I know. That’s wild.
Of course, that’s what would’ve been the expected outcome last season for two of the Cubs more trusted pitchers. Yet it is straight up notable this year, because the early results for both of them have been so very bad.
But what did that performance from Kyle Hendricks actually tell us about his potential going forward? Is he fixed? Is he permanently back in the rotation, and a trusted arm again? Eh, no. Probably not yet. Yesterday was more of a soft stepping stone than a grand re-opening. And it’s worth dissecting.
Kyle Hendricks
On the surface, Kyle Hendricks’ final line looks good enough with just one earned run on two hits over 5.0 IP, and he even struck out five batters (t-season high).
But on the other hand, walking four of 20 batters isn’t particularly inspiring, especially as it seemed to me that Hendricks had a lot more uncompetitive pitches than usual — pitches the Pirates could spit on right out of his hand (especially east-west)).
Historically, hitters have offered at 33.5% of pitches out of the zone against Kyle Hendricks. Last season it was 36.4% and this season, before yesterday, it was 37.2%. But on Sunday, the Pirates offered at just 26.7% of pitches out of the zone thrown by Hendricks, which is his lowest mark of the year (~t-3rd lowest since the start of last season).
The Pirates do have the third highest walk rate vs right-handed pitching this season (10.1%), but I still don’t think Hendricks had his sharpest command by any means, and it seems he’d partially agree.
“There were a couple of points there where I lost it and sprayed a couple of balls, but for the most part, I was in my mechanics,” Kyle Hendricks said via Cubs.com.
On the bright side, Hendricks’ velocity was fine and he did net six whiffs on his changeup. Plus, the high volume of groundballs and low rate of hard contact were both positives. He also just generally felt good about the outing: “I was feeling my lanes. I was back down in the zone a little bit. My changeups were down. So it’s a lot closer. That’s what it’s telling me. It’s just the consistency now.”
All that said, it feels really important to point out that the Pirates are literally the worst offense in MLB versus right-handed pitching this season.
28. Rockies: .241/.307/.370 (79 wRC+)
29. White Sox: .218/.279/.340 (77 wRC+)
30. Pirates: .214/.296/.313 (75 wRC+)
… And you can’t just hand wave that. If he didn’t find success yesterday against the Pirates there would’ve been a serious problem. And frankly, that’s why I’m not quite so excited about the future after yesterday’s bounce back outing. So where do the Cubs go from here?
The Cubs Rotation
If everyone were healthy (which is apparently a HUGE “if” this season), I could see the Cubs’ best five starters being Justin Steele, Shota Imanaga, Jameson Taillon, Javier Assad, and Jordan Wicks.
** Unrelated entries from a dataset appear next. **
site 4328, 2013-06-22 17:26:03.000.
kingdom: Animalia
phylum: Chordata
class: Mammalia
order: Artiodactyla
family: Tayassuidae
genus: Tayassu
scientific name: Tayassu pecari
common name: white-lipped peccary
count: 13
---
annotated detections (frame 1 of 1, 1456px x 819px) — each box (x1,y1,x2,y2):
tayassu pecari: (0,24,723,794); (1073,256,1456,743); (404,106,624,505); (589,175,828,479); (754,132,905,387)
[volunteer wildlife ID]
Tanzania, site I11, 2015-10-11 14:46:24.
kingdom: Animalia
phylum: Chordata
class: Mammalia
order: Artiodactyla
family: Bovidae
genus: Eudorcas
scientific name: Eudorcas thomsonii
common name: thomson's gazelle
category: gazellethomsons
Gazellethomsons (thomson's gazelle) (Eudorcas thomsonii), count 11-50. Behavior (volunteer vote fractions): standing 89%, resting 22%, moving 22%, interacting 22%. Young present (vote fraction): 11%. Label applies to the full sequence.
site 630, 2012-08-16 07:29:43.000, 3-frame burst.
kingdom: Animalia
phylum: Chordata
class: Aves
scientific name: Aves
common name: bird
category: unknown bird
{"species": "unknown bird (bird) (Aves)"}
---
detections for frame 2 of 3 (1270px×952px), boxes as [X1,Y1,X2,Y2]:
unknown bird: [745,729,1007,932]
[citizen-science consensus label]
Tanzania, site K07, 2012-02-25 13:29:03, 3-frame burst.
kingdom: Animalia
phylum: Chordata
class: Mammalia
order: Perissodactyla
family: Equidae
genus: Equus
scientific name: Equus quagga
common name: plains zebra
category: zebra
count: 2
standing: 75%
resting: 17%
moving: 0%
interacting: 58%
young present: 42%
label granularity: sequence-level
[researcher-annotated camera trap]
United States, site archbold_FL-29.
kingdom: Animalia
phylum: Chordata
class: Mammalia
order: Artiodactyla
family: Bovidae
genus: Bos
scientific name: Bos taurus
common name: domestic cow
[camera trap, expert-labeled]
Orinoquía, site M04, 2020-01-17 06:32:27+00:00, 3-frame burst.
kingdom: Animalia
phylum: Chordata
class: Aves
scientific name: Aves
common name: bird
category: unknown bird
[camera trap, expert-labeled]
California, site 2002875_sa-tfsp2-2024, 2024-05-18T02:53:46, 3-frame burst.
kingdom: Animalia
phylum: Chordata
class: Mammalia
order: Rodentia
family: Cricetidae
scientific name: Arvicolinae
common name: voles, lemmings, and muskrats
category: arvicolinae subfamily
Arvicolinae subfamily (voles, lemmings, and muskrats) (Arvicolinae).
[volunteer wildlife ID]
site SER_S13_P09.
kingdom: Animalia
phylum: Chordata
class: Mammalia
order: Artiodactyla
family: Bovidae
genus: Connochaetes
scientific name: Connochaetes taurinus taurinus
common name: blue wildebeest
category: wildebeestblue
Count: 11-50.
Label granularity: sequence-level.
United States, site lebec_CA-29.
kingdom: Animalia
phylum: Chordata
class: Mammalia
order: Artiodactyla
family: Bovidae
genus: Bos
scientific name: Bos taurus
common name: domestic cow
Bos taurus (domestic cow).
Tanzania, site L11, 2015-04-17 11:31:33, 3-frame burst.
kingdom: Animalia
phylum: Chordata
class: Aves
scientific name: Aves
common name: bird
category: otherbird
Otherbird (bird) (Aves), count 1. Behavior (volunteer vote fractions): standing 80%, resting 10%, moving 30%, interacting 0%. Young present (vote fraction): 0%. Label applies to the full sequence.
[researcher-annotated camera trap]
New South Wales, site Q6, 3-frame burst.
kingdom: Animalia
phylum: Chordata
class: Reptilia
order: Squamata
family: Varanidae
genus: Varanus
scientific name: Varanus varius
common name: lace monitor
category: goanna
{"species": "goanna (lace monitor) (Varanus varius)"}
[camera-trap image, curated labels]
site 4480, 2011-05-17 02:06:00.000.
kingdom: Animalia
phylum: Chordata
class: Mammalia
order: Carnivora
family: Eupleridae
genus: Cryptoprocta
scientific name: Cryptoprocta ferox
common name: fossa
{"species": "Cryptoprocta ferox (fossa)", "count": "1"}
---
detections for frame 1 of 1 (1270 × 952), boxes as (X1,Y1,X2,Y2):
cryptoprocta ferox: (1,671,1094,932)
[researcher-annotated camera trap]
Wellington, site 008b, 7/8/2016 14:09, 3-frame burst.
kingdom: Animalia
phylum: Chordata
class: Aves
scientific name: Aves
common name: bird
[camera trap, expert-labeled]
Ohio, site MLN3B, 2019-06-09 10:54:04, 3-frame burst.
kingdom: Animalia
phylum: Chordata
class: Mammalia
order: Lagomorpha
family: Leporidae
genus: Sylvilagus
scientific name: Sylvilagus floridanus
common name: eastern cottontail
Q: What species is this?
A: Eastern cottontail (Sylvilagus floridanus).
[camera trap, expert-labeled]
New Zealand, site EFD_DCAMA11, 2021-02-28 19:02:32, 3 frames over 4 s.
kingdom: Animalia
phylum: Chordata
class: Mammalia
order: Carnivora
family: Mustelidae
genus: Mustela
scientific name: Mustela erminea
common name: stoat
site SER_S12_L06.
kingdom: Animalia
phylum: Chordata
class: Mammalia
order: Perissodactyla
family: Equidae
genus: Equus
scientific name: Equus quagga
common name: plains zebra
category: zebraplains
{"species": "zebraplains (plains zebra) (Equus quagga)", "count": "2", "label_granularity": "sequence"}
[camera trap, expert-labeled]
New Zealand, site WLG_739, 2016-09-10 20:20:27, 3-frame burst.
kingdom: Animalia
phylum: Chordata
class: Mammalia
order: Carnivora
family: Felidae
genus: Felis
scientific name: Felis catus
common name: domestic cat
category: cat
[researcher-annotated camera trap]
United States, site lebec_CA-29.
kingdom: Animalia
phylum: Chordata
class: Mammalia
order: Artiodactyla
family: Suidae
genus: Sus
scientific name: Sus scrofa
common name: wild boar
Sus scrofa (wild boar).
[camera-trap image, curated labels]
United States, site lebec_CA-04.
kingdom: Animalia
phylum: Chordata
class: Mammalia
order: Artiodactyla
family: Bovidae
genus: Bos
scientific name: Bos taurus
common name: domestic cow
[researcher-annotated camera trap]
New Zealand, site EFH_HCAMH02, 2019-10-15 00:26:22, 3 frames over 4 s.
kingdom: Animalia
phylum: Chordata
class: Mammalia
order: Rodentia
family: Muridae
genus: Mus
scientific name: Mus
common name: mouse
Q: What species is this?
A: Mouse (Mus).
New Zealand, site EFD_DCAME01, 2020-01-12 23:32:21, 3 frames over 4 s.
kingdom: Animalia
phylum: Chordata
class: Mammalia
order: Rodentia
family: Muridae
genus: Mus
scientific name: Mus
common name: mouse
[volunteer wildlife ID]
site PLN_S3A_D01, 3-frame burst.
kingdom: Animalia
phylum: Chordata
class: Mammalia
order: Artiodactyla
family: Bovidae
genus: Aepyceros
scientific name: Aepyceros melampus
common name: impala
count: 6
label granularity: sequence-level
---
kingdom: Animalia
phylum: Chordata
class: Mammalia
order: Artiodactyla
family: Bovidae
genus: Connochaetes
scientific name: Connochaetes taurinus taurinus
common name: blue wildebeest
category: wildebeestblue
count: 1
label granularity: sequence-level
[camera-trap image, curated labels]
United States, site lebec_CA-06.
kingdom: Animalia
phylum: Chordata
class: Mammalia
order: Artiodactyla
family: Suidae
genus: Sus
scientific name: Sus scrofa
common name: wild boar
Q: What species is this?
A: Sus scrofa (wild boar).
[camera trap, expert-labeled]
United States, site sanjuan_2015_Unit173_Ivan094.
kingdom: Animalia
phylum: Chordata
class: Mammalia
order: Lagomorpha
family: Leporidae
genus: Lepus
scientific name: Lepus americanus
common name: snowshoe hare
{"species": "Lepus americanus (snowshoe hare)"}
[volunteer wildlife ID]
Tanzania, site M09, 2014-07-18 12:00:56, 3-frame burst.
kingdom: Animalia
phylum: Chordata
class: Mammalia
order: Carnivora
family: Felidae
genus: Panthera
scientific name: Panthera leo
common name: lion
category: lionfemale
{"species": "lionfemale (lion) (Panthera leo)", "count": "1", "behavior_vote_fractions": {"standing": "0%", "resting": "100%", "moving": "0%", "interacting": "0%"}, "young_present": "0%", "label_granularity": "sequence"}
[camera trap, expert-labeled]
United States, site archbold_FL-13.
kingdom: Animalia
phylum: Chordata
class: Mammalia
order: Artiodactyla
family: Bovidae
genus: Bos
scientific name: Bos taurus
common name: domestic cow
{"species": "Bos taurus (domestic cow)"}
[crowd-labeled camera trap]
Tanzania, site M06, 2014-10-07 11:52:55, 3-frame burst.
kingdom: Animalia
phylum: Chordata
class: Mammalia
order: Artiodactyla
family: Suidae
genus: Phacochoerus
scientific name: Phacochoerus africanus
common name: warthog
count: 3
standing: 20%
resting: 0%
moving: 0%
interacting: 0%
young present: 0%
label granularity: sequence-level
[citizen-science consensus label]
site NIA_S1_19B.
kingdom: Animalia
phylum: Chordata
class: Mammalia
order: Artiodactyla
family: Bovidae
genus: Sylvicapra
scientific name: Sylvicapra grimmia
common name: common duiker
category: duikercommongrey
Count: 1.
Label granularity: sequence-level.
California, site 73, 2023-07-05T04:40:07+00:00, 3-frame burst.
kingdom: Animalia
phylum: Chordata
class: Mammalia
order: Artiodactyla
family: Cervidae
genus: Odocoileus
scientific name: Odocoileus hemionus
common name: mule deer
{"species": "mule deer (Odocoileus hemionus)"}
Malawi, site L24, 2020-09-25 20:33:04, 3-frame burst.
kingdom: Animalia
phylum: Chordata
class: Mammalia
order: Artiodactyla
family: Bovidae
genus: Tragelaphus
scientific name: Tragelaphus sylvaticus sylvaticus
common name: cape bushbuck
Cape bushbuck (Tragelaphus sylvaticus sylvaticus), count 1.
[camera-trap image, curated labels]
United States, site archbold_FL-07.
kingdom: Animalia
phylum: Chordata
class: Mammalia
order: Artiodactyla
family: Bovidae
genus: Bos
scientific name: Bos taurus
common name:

And even with Wicks still out, there’s an argument to be made that Hayden Wesneski should be in the rotation over Kyle Hendricks. Because for as happy as I am to see Hendricks pitch well yesterday, that certainly wasn’t a dominant enough performance (against a brutally bad offense) to erase our memory of his first five starts. Maybe if he does that a a few more times, against some better teams, my confidence will change. But I’m just not there yet. Not when there are other quality options.
For now, I think Hendricks did enough to earn another start (that’s not really in question), especially while Wicks is out and Wesneski is so desperately needed in the bullpen. But the leash needs to stay short for now. I would love for Hendricks to be the guy he was last season (people too easily forget that he was pretty darn good!), but my heart is guarded. I need to see a lot more than we saw yesterday. But we’ll just take that one game at a time.